Listening to the Sun: Radio Solar Spectroscope

I've just built a Radio Solar Spectroscope and started receiving.  A what?  A radio telescope, looking at a broad spectrum of radio frequencies.  So... why?  To see the impacts of solar flares and coronal mass ejections (CMEs) from my backyard.

It also satisfies my deep enjoyment in tinkering with gadgets and programming.  As a bonus, the stuff cost me less than $200.

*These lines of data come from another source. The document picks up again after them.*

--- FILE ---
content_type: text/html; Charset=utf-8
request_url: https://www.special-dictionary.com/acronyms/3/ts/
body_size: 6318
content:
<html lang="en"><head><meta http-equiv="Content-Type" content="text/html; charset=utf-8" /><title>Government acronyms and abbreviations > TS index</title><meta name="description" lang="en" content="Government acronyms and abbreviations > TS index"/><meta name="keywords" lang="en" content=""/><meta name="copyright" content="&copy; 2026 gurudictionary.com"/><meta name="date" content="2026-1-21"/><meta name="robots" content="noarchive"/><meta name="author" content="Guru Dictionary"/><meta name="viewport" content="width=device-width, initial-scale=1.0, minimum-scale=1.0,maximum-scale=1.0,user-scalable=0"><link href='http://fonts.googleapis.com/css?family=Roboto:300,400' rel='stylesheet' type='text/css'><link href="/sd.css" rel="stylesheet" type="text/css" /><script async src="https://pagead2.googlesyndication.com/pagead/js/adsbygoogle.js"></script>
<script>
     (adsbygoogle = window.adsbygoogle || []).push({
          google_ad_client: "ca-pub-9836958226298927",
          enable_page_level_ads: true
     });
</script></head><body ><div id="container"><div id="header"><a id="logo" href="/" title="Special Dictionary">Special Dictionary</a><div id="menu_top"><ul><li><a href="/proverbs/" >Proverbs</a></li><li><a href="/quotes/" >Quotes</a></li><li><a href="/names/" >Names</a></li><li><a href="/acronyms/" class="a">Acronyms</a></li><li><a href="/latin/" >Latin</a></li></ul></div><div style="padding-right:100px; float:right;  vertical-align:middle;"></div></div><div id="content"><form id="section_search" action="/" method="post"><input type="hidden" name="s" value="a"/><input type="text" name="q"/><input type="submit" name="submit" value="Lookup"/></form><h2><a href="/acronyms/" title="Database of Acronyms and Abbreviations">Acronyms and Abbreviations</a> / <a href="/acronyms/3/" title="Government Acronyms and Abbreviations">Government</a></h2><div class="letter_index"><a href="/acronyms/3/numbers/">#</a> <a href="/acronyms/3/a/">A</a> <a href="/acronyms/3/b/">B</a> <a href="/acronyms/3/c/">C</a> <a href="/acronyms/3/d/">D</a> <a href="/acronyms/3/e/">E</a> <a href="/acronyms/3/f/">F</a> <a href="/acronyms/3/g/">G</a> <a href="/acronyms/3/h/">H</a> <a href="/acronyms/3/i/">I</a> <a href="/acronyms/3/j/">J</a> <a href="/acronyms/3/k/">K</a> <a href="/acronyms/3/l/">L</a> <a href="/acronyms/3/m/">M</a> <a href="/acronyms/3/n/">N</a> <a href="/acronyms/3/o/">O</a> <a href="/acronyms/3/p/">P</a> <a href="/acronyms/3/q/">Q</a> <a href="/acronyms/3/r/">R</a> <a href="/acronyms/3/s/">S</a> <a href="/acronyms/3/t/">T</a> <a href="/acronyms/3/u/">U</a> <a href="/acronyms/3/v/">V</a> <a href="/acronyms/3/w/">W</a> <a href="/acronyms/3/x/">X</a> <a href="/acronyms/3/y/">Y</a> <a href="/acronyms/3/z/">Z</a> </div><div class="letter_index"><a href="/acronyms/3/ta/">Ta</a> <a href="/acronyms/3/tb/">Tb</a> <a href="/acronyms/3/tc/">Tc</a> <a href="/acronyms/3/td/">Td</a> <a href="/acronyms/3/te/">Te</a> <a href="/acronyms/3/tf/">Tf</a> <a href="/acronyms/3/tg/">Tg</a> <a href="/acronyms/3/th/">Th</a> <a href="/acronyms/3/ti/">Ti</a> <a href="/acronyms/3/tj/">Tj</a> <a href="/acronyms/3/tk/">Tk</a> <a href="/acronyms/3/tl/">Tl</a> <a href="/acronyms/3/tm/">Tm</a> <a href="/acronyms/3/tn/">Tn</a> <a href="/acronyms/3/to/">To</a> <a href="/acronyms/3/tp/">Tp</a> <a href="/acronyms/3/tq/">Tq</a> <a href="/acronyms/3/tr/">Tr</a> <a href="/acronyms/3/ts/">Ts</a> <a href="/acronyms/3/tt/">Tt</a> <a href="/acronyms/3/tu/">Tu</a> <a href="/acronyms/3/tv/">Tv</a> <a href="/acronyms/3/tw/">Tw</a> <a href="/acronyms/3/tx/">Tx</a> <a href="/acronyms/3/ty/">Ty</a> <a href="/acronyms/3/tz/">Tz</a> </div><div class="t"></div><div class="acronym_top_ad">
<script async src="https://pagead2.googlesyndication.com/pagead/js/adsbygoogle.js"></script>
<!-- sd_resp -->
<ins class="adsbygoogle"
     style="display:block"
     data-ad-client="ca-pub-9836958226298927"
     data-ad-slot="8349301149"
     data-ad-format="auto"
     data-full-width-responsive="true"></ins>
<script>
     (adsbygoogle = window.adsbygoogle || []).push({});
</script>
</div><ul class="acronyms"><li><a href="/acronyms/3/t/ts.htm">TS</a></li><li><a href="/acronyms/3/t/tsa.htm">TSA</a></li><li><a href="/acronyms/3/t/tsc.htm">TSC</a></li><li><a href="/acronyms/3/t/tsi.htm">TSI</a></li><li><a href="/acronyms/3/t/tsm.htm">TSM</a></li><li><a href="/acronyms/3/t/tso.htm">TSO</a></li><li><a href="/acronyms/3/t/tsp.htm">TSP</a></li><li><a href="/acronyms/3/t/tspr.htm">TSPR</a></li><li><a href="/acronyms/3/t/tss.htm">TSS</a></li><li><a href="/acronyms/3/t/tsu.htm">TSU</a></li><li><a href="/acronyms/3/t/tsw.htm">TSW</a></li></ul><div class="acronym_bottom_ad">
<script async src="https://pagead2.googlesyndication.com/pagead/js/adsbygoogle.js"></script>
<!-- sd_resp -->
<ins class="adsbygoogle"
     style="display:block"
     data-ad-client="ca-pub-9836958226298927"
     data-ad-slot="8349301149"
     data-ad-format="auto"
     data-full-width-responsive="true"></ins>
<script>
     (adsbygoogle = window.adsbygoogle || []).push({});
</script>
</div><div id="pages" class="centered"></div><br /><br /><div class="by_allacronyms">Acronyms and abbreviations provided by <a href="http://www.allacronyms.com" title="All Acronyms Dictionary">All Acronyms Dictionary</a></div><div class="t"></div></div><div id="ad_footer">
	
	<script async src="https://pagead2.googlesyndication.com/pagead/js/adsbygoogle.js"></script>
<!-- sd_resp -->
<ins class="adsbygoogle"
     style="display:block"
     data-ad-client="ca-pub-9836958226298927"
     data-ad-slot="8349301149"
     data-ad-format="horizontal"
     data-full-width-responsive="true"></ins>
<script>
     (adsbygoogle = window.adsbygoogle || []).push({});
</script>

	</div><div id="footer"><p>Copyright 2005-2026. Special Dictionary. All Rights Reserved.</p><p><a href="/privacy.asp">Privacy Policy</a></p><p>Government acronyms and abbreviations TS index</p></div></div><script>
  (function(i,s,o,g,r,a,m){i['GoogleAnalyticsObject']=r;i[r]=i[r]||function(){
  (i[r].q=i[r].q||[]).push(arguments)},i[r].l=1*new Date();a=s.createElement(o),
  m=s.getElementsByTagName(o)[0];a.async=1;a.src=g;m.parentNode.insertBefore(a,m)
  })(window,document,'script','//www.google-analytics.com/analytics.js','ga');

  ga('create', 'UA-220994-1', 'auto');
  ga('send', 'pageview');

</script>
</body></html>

What am I looking at (...or listening to)?
Flares and CMEs create some beautiful shows for us in the form of auroras, but you typically have to be in sub-polar regions at the right time, enduring temperatures of 30 below.  In mainland Australia, you have to be pretty lucky to see them (I've seen ONE).  The effects are present all the time though, just not in the visible spectrum.  If we look in radio frequencies of say 25MHz to 1800MHz, we'll find them.


Above: an aurora from Tromso, Norway (thanks Harald) and a radio spectrograph showing radio bursts from solar flares (Radio and Space Weather).

What's the Spectroscope look like?
The Spectroscope consists of 3 modules - Reception; Logging; and Reduction & Output.  The heart of the scope is a $12 USB TV stick from eBay.

It turns out you can do some amazing things with a USB TV stick.  A while back someone realised they aren't just restricted to TV reception - they receive across an amazing range of radio bands covering CB, FM radio, digital TV and satellite TV.  In this case I want to see all frequencies at once, and measure the radio signal intensity at each point, seeing how that varies over time (due to solar signals).
Above: The reception and logging happens in the observatory.  Log files are accessed remotely via WiFi bridge.

See the Design and Specification details here.

Have I seen anything yet?
Here's the first scan, run on January 21st, 2015.  

Easy to see some quiet patches in the 40-45MHz range (blue spikes), possibly from solar activity.  Waiting for a decent event to really see how it shows up!





Now what?
Now it's a case of observing!  I plan to keep track of solar activity through web sites like www.spaceweather.com and www.ips.gov.au, and correlate that activity to what I see from the Spectroscope and post the results.